Introduction

Tuberculosis (TB) is the world’s leading infectious disease killer. Early and accurate detection of TB is essential to achieve global control of the disease. However, many high-burden countries continue to have large gaps in TB diagnosis. India has the world’s largest TB burden and accounts for over one quarter of the 3.8 million ‘missing cases’ which go undiagnosed each year1. This gap is largely due to the lack of accurate, rapid and cost-effective tools for TB screening and diagnosis2.

The use of chest radiography (CXR) for the diagnosis of pulmonary TB (PTB) dates back over a century3. However, the utility of CXR is limited by modest specificity, high hardware costs, and poor inter-rater reliability4,5,6. In addition, many high burden countries, including India, suffer from a lack of qualified radiologists to interpret CXR7. Now with the advent of digital CXR, there is renewed interest in using CXR interpreted by computer-aided detection (CAD) software programs for PTB detection3. These programs have the potential to overcome many of the barriers to CXR-based screening and triage by standardizing and automating CXR interpretation. However, due to the limited and heterogeneous data available, the World Health Organization (WHO) has yet to initiate the guideline development process for the use of CAD for PTB detection8.

In 2018, a new commercial CAD software with the capacity for PTB detection, qXR (Qure.ai, Mumbai, India), received CE-certification9. According to the company, the software is compatible with all radiology information technology (IT) system, integrates easily with radiology workflow and can processes one CXR in 10 milliseconds. However, details on the cost of the software are not publicly available.

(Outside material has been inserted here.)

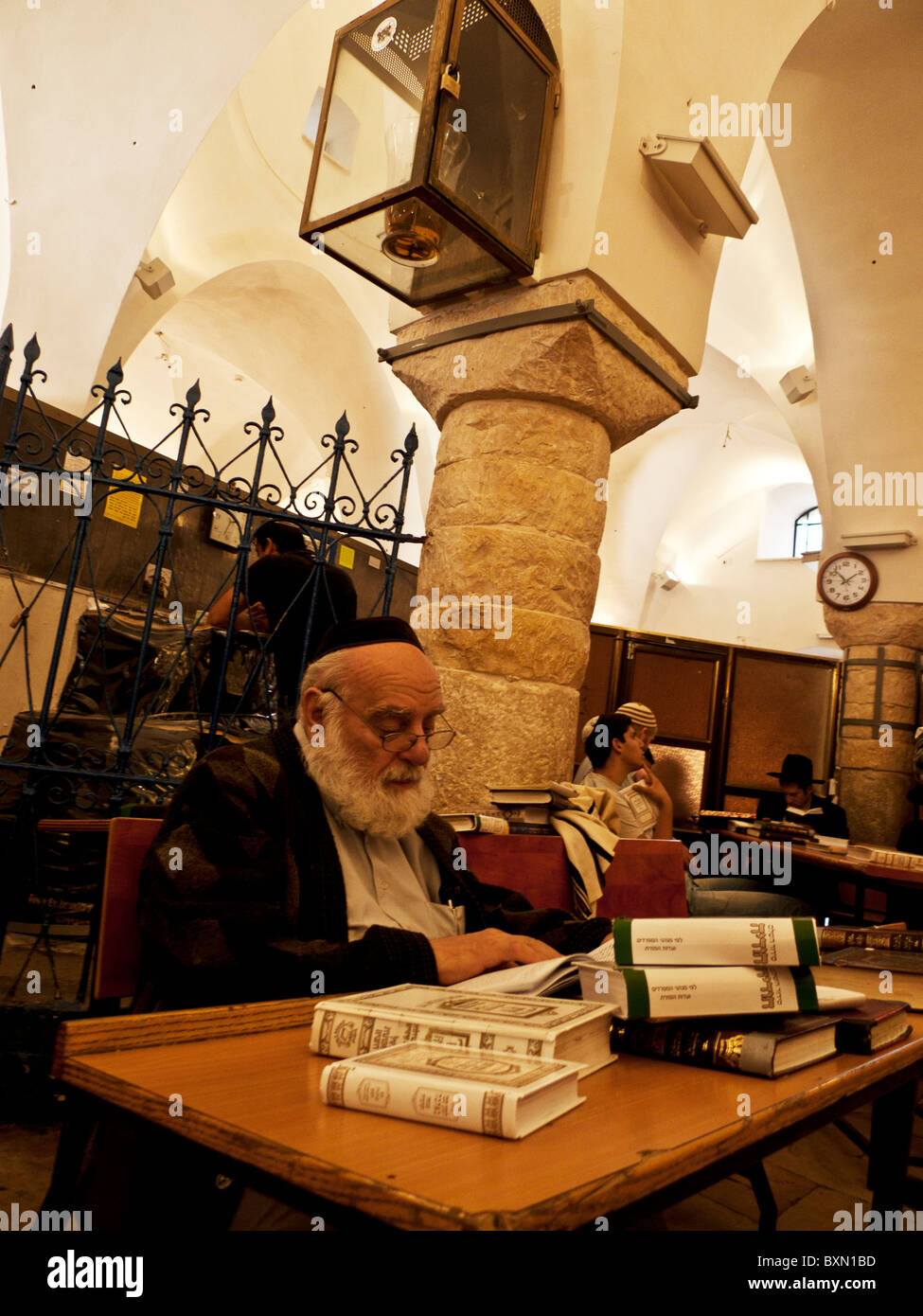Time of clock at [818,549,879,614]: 1:52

The objective of this study was to assess the diagnostic accuracy of qXR Version 2 for triage of presumptive PTB patients in tertiary hospital in India. We assessed the software’s performance for detection of PTB using microbiological confirmation as a reference standard and the software’s performance for detection of specific chest abnormalities (e.g., cavities) using radiologist’s readings as a reference standard.

Methods

Study setting

This study was conducted at Kasturba Hospital, Manipal, a large private tertiary health care facility. The study base was individuals who presented to Kasturba Hospital with respiratory symptoms for which they received a CXR and underwent confirmatory microbiological testing for PTB during January 1st, 2017 – December 31st, 2017. Both the cases and controls were selected from this study base.

Sample size

Based on prior knowledge of the approximate annual number of PTB cases at Kasturba Hospital, we estimated between 300–400 cases and 600–800 controls would present over the year. Assuming the area under the curve (AUC) of qXR for detection of microbiologically-confirmed PTB to be non-inferior to that of CAD4TB Version 6 (the other commercially available CAD software for PTB), we needed 323 cases and 646 controls to estimate the AUC of qXR with 80% power, an alpha of 0.05 and a 5% margin of error10,11,12.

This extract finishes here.